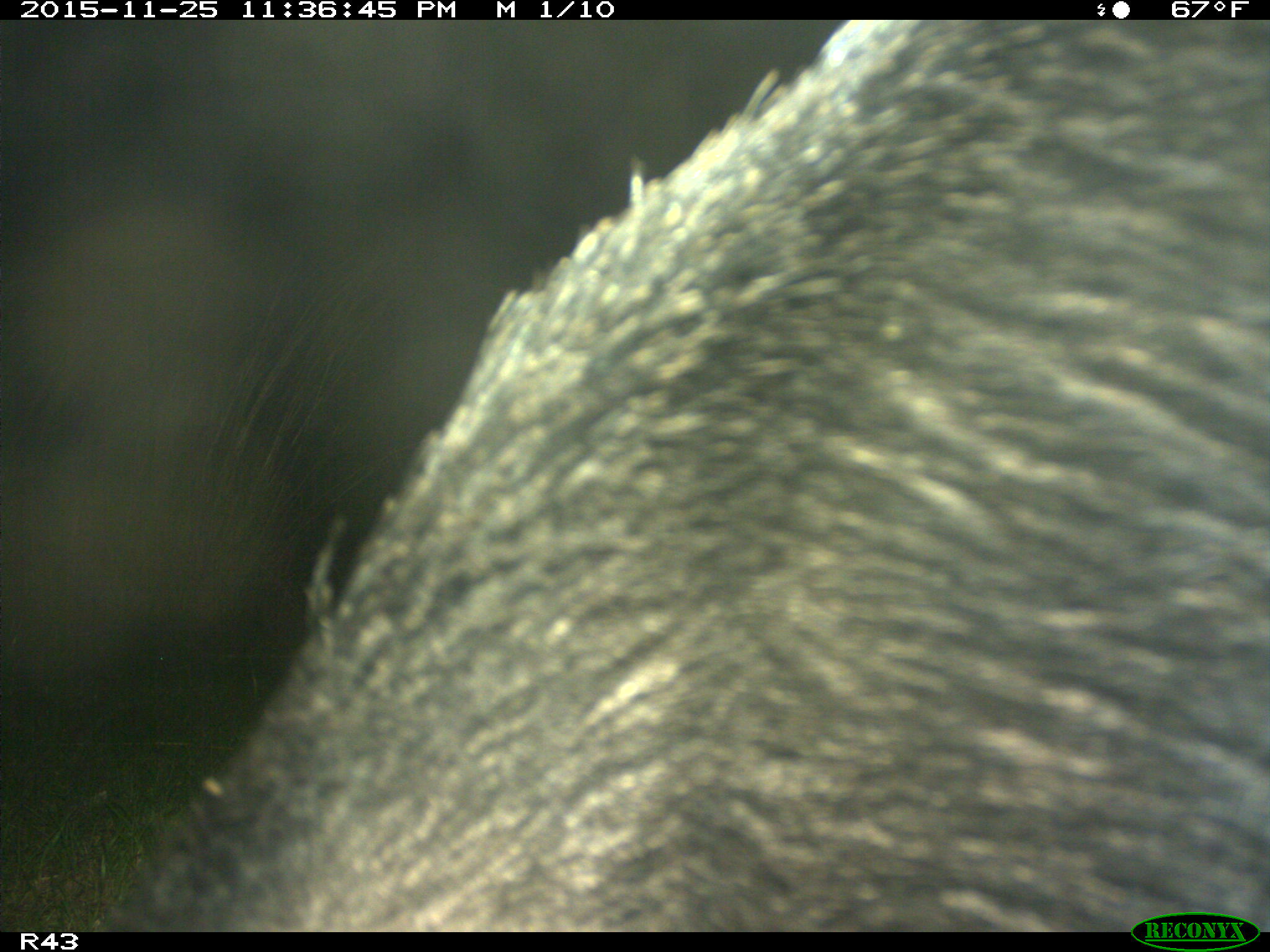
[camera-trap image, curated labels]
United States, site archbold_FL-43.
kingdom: Animalia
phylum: Chordata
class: Mammalia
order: Artiodactyla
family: Suidae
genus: Sus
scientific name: Sus scrofa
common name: wild boar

◇ ◇ ◇ ◇ ◇ ◇ ◇

• **Exercise objective**: Word-for-word output of every record is needed, with images omitted.

• **Task result**:
[camera-trap image, curated labels]
United States, site archbold_FL-43.
kingdom: Animalia
phylum: Chordata
class: Mammalia
order: Artiodactyla
family: Suidae
genus: Sus
scientific name: Sus scrofa
common name: wild boar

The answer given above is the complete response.